Blue-capped manakins make simple, open-cup nests using dry palm, dry leaves, and/or bark externally. The internal lining of their nest is pale brown, but can also be whitish or yellow. They use spider webs to secure their nests to the tree. They chose small shrubs and treelets that are less than 1 meter tall and place their nests on horizontal forks. They typically nest in Rudgea spp., Ixora killipii, R. viridifoliax, and R. lindenicana along small ravines. Females are the sole nest builders and take care of their offspring alone. They lay two eggs per clutch. Their nests experience high predation rates. To help mitigate this risk, Blue-crowned manakins choose nesting sites away from wire-tailed manakins, a species that favors similar nesting environments. This reduces the number of birds nesting in one area and thus reduces the chance that predators will predate the area.

=== Food and feeding ===
Blue-capped manakins are frugivores. Their diet includes fruit from Melastomataceae, Moraceae, Bromeliaceae, and Araceae.

● **EXTRACTED ENTRIES**
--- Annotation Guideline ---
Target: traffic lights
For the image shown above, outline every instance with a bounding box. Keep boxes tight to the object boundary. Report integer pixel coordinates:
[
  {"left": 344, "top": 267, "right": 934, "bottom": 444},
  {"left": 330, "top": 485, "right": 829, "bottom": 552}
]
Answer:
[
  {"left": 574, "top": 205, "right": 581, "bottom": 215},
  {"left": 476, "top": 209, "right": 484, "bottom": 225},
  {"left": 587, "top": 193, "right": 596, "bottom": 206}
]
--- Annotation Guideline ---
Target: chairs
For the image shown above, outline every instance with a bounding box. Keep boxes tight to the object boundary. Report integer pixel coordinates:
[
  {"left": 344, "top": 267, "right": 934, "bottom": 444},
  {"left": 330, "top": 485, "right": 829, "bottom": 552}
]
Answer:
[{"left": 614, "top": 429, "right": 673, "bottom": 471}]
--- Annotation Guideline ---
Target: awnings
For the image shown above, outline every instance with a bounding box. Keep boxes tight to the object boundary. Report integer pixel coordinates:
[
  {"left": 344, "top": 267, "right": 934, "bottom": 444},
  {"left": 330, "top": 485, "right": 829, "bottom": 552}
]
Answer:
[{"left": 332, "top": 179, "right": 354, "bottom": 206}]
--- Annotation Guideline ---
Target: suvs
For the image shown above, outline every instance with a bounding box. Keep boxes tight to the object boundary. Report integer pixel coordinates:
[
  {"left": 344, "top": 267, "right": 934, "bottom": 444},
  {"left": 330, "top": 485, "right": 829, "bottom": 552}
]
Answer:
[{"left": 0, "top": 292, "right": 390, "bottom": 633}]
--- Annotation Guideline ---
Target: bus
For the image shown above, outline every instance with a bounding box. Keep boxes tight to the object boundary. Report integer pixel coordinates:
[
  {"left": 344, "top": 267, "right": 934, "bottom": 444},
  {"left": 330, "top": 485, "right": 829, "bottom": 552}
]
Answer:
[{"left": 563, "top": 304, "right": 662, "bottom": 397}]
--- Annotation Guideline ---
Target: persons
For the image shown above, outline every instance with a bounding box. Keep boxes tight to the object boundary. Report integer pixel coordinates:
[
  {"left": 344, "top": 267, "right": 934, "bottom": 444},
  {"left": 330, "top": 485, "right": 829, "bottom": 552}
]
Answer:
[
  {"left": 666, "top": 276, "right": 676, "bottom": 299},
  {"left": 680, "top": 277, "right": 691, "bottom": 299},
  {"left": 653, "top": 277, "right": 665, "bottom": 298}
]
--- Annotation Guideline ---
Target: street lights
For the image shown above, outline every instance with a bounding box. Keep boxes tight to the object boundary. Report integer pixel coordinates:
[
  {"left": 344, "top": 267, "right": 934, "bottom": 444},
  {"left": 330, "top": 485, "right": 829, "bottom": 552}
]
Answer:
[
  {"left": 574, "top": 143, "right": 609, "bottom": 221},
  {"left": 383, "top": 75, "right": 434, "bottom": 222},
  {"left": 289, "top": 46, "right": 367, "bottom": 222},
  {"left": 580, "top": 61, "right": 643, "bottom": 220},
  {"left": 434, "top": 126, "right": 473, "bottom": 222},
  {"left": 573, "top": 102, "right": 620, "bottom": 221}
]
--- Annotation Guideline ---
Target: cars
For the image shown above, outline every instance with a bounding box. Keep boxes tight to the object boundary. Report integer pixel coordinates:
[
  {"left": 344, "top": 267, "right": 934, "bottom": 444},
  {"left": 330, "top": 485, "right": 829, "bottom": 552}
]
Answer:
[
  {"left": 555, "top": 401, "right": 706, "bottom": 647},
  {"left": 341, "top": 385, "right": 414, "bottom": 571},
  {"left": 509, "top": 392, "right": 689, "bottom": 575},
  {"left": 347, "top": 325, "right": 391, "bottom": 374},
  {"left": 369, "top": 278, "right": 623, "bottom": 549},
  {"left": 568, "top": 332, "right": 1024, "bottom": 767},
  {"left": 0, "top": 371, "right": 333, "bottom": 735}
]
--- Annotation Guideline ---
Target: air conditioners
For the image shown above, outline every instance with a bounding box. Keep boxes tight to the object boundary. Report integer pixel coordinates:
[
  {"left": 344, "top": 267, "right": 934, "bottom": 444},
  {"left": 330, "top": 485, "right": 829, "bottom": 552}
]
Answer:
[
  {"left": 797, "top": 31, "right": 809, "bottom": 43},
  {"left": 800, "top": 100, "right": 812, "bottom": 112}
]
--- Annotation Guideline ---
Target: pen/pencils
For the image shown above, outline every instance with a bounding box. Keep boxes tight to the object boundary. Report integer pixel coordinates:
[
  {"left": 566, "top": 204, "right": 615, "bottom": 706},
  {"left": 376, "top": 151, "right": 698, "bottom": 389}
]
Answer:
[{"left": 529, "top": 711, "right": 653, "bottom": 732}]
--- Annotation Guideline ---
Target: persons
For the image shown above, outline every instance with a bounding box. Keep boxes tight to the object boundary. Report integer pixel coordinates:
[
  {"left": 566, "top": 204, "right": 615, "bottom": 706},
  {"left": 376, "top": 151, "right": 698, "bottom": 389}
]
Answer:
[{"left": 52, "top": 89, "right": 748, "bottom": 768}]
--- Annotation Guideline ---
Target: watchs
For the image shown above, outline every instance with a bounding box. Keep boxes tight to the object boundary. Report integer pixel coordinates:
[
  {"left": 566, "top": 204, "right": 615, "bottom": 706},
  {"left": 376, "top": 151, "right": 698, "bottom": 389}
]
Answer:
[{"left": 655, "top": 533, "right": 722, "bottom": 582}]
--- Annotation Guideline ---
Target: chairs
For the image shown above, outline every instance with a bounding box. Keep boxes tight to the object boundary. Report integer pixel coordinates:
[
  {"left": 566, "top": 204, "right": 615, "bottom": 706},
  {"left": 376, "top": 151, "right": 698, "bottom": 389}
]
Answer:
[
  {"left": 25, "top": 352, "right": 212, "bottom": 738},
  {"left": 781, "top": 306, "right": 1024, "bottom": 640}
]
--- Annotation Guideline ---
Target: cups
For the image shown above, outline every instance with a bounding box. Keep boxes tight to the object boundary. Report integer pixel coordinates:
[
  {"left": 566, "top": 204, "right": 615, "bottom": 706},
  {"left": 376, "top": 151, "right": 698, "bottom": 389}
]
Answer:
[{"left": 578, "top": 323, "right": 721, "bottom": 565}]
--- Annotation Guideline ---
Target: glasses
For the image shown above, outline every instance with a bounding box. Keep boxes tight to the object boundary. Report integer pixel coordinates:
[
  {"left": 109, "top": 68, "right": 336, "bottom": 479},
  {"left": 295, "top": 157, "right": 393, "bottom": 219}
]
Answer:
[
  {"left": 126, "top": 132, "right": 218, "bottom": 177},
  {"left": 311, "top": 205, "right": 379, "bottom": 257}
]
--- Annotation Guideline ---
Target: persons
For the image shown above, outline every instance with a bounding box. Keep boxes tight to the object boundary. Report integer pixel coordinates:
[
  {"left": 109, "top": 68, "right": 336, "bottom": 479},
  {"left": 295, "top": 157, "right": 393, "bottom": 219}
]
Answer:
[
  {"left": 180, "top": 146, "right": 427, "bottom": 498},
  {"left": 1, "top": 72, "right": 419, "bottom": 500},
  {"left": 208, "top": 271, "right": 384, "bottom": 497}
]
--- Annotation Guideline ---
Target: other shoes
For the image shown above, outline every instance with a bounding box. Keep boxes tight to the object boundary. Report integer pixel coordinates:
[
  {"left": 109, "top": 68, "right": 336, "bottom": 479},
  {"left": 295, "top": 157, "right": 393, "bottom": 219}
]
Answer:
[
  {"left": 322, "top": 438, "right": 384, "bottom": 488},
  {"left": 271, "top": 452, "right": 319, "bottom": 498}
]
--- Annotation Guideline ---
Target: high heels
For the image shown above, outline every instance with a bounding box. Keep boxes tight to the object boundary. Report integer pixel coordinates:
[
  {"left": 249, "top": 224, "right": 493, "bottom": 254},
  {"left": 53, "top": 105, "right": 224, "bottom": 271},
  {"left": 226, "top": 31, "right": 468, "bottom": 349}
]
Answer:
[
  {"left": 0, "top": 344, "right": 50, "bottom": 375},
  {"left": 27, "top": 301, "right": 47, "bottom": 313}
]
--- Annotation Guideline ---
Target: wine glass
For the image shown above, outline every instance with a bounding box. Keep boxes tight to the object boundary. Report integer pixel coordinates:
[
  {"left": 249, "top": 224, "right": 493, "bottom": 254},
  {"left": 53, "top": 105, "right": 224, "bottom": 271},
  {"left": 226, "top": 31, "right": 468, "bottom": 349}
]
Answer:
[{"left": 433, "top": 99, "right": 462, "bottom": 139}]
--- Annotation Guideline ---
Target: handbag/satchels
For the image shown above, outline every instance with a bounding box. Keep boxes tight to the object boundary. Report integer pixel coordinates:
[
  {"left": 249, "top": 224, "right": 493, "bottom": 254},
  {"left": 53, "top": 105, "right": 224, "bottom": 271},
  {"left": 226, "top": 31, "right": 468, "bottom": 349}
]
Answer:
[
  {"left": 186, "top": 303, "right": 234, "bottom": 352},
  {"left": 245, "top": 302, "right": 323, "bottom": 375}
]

● **TASK DETAILS**
Summarize the passage on blue-capped manakins in two sentences. The records are separate material and have no connection to the text.

● **RESULT OF THIS EXERCISE**
Blue-capped manakins build simple open-cup nests of dry palm, leaves, or bark, fastened with spider webs to horizontal forks of shrubs and treelets under 1 meter tall, and the females alone build the nests, lay two eggs per clutch, and raise the young. These nests face high predation rates, and the birds are frugivores that eat fruit from Melastomataceae, Moraceae, Bromeliaceae, and Araceae.